I was a first-time buyer. Had no clue of nothing. The realtor came and said “I have a house I want you to see.” He told me that it was owned by a woman in Florida who had bought a bundle of houses and was just trying to get rid of it. It was completely gutted out. It had nothing in it. I bought it for $3,000. And what I didn’t know that I was supposed to do was CHECK for Back Taxes.

I worked with a realtor and he didn’t tell me anything about the back taxes. When I got the deed from the city, the city didn’t tell me anything about the back taxes.

I didn’t know about them until I got a bill for $9,000 for one year alone. I had already owned the house a year when I found out. it was gaining interest all that time. Apparently I owed for 2008, 9 and 10. So I bought it in 2010 and I paid off 2008 when I found out- $9,000. Then I turned right back around and paid 2009-$6,000.

I was paying off all those back taxes but the reason I did not pay all of them is because I lost my job. When I got the bill for 2010 taxes, I just did not have it.

I have not started working again. I have put in applications. I have skills to work on houses but today, people are not paying for that. They want you to do a whole house for $50. If you’re not with a company, then they want you to wait for the money. There’s a lady right now who owes me so much money and I did her whole house. You can have a contract and you can take them to court but it’s still so much effort just to get paid. I would rather get a “job job” and make money. I just filled out an application as a postal worker, I went and did the training for the Sheriff Department. I’m just really trying too see who calls first. I would enjoy all of it.

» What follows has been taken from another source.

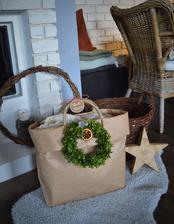 Obyčajné papierové vreco sa zmenilo na vianočný kôš - tašku...lacné a pekné..a hlavne originálne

I’ve acted all my life, I do black theatre gospel shows, so I’ve done that before, maybe about 15 years, and I’ve enjoyed doing that but the entertainment business today is just as rocky as anything else.

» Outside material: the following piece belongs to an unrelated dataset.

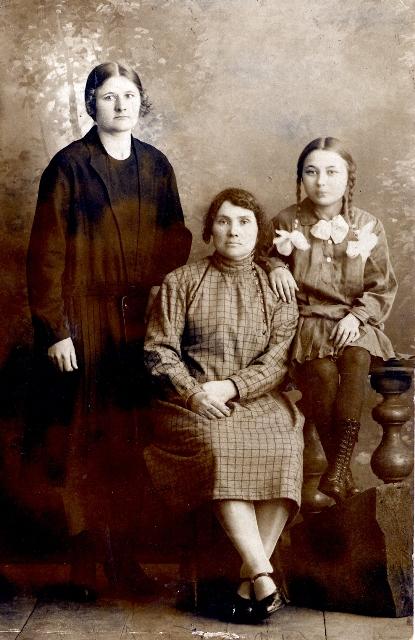 Жители Королевки, слева Прасковья Коваль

The thing is, if you give me the interview, I got the job. If I can just get my foot in the door, I have the job. It’s just about getting that foot in the door.

I bought the house in 2010 but I didn’t move in until the end of 2011 because I had to fix it up. I was staying with a friend that lives on 8 mile. I was staying at her house at night time and then fixing up the house in between that and work. I was a manager at a Group Home but I lost my job in 2013.

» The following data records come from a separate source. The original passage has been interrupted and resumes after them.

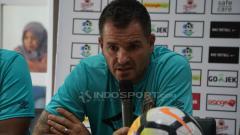 Indosport - Simon McMenemy saat konferensi pers jelang pertandingan Persebaya vs Bhayangkara FC.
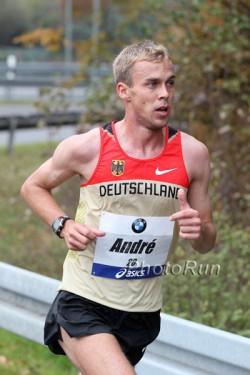 André Pollmächer, hier zu sehen beim Frankfurt-Marathon 2011, lief auf einen starken achten Platz im Marathon. ©www.PhotoRun.net
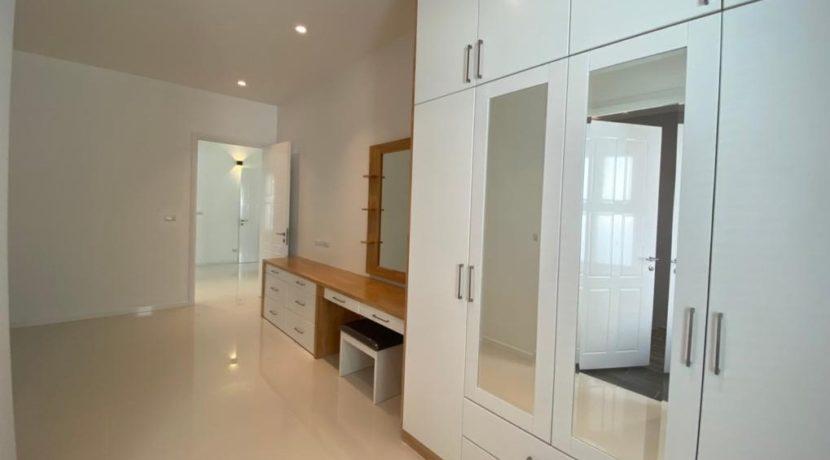 51 Large bedroom 3 1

The thing about it was that when I first went through the house, it had nothing. I was told it was a 3-bedroom house. When I looked at the history, it was called a 5-bedroom house. But when I looked into the framing and the wiring, it’s a 2 bedroom house!

My dad taught me how to do this stuff so I do the majority of the drywall. But the framing was so jacked up and the wiring was crazy.

Who lives with me at the house is my foster kids Daniel, London, and Jordon. They are all foster children. Is today the 14th yet? London and Daniel will both be 10 months. This is just like having twins and boy does it feel like it.

I didn’t even want to foster, to be honest. My brother ended up getting a foster son and talked to me about how all the kids and babies that are just out there that get lost. I basically just went and got information. A lady came by the house just to talk to me about it. I asked her to give me some time to think about it and it didn’t happen ‘til 5 years later.

They tell the foster parents “always let the parents meet with the kids once a week.” We go to the Catholic Service and the parents, you know, meet their children, they stay with them about 3 hours. And they don’t see them again until next week. And that’s how its supposed to be.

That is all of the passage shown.